着替えが最後になった俺に、一臣は「まだか?」と声を掛けてきた。
「悪いけど、ネクタイ締めてくれないか?」
「できないのか?」
「やったことない」
「貸せ。そろそろ練習しとけよ」
制服が学ランなので、俺はまだネクタイの締め方をマスターしていなかった。
俺からネクタイを受け取って、一臣が慣れた手付きで締めていく。
顎を上げて大人しく待っていると、いきなりネクタイを引っ張られた。
「うわっ」
俺は間一髪で、一臣の顔面を両手で抑えた。もう少しでキスされていたところだ。
「あ、あぶね~~。なにすんだよっ」
「いや、チャンスだな、と」
「そんな恐ろしいことを淡々と言うなっ」
ネクタイを自分で整えながら、俺はプンスカ怒ってやった。両手をポケットに入れていたら、完全にキスされていたところだ。
「最初からするつもりじゃなかったんだぞ。お前が顎を上げてるのが、ちょうどキスできる角度だな、と」
「解説はいいっ。とにかく、もうキスは禁止だからなっ」
言った後、どっかで聞いた台詞だな、と思わなくもなかった。
「俺が止めてなかったら、する気だっただろ」
「ちゃんと直前で止めるつもりだったぞ」
「……本当に本当ですか?」
半泣きの顔をして見せた俺に、一臣は笑うのをこらえるために顔を背けた。一臣の昔からの癖だ。
「無理すんな。オレに関わらん方がいいぞ」
「…………もうちょい頑張ってみる」
「ハハッ」
珍しく一臣が声を出して笑った。
「光栄だな。めげない奴だな、お前は」
「……まあな」
「なかなか似合ってるぞ。スーツは男の戦闘服だからな。見た目で仕事ができるかどうか判断される。面接だとお前は合格だろ」
「一臣は大学と学部はもう決めたか?」
「まあな」
「どこだ?」
「とりあえず法学部を何校か……」
「お前、いつの間に文転してたんだ! 理系も成績いいだろ!」
「確かにそうなんだが、どうしてもやりたいことを捨てきれなくて……。そういうお前は?」
「……どっかの理工学部かな。就職でもIT企業に就くなら有利かなと」
「いいんじゃないか。お前の成績だったら、いい大学に行けるだろうし、そのまま大手に就職できるだろ。自分の得意な分野で働けて、給料も良かったら最高じゃないか」
「そう、だよな……」
静かに相槌を打った俺に、一臣が小さく笑った。
「納得してない時点で、もう答えは出てるじゃないか」
「…………」
「お前のことだ。後悔するぞ。迷ってるなら、面白そうな方を選べよ」
俺の脳天に衝撃が走った。
一瞬で、俺のやりたい仕事と目指す学部が決まった。
悩んでいた霧が一気に吹き飛んで、ただそれを実現するための闘志のようなものが静かに沸いてきた。
「お前ならできるだろ」
なんでもないことのように言って、一臣は俺の目を見て微かに笑った。俺を信頼しきっている目だ。
――こいつは本当に俺のことをよく分かっている。
「行くぞ」
一臣に促され、一緒に教室に向かった。
いつも通りに話し、いつも通りに笑い合った。キスされそうになったことなんて、まるでなかったかのようだ。
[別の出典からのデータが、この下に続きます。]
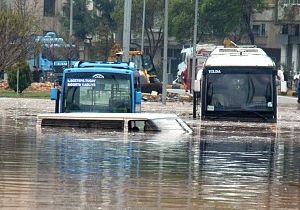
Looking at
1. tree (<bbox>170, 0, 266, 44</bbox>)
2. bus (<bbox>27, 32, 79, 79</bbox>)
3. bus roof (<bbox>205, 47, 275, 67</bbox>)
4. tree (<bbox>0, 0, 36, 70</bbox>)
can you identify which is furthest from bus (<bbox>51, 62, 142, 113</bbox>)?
tree (<bbox>170, 0, 266, 44</bbox>)

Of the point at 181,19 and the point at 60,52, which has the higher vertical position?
the point at 181,19

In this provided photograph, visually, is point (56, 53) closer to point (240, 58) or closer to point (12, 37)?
point (12, 37)

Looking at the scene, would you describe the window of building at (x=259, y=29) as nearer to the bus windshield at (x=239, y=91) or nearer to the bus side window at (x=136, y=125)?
the bus windshield at (x=239, y=91)

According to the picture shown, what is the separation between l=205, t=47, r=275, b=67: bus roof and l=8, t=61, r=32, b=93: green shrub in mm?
19965

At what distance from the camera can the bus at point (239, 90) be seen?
1331 inches

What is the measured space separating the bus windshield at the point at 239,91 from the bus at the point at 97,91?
19.3ft

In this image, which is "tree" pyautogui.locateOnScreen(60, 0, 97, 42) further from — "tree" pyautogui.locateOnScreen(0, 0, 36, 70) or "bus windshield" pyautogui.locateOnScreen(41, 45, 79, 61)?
"tree" pyautogui.locateOnScreen(0, 0, 36, 70)

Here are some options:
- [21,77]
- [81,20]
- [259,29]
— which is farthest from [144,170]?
[259,29]

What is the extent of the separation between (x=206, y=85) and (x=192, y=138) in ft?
32.5

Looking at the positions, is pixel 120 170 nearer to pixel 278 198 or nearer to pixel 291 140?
pixel 278 198

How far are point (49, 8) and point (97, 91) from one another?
69.4 m

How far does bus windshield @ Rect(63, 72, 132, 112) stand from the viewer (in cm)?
2834

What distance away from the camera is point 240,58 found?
35.1 meters

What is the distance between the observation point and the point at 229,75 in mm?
34312
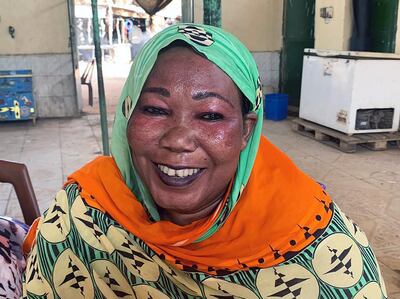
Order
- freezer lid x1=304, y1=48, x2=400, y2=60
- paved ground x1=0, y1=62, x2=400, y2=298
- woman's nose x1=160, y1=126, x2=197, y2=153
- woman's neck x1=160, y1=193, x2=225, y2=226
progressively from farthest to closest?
freezer lid x1=304, y1=48, x2=400, y2=60
paved ground x1=0, y1=62, x2=400, y2=298
woman's neck x1=160, y1=193, x2=225, y2=226
woman's nose x1=160, y1=126, x2=197, y2=153

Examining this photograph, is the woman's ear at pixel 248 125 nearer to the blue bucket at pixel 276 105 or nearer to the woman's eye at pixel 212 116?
the woman's eye at pixel 212 116

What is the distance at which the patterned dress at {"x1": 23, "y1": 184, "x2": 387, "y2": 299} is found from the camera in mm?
1002

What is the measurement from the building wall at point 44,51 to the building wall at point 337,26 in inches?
148

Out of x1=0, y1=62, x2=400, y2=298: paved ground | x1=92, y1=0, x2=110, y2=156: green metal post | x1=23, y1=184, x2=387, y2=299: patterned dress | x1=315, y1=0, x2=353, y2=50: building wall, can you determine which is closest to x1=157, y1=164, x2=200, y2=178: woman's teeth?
x1=23, y1=184, x2=387, y2=299: patterned dress

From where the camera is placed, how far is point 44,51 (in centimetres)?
666

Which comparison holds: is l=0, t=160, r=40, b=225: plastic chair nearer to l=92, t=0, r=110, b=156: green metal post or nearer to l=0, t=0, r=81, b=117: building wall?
l=92, t=0, r=110, b=156: green metal post

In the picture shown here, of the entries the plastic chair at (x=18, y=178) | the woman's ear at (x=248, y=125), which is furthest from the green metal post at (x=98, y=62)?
the woman's ear at (x=248, y=125)

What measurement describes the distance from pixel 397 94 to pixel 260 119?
4191mm

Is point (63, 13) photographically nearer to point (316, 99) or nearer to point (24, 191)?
point (316, 99)

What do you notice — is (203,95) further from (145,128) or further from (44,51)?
(44,51)

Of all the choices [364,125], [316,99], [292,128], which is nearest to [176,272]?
[364,125]

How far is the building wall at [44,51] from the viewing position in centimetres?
645

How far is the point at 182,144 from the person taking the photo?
0.96m

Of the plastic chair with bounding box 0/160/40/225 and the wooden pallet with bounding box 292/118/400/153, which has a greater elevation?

これは一体どういう関係なんだろう。親友とはまた違う関係なんだろうか。
自然なようで、どこか危うい均衡を保っているような気もする。この危うい均衡を保つことは不可能なんだろうか。
一臣を苦しめているのかもしれない。
俺は卑怯なのかもしれない。
これがどういう関係に位置するのか分からない。
分からないけど、もう少し、このままでいさせてくれ、と思う。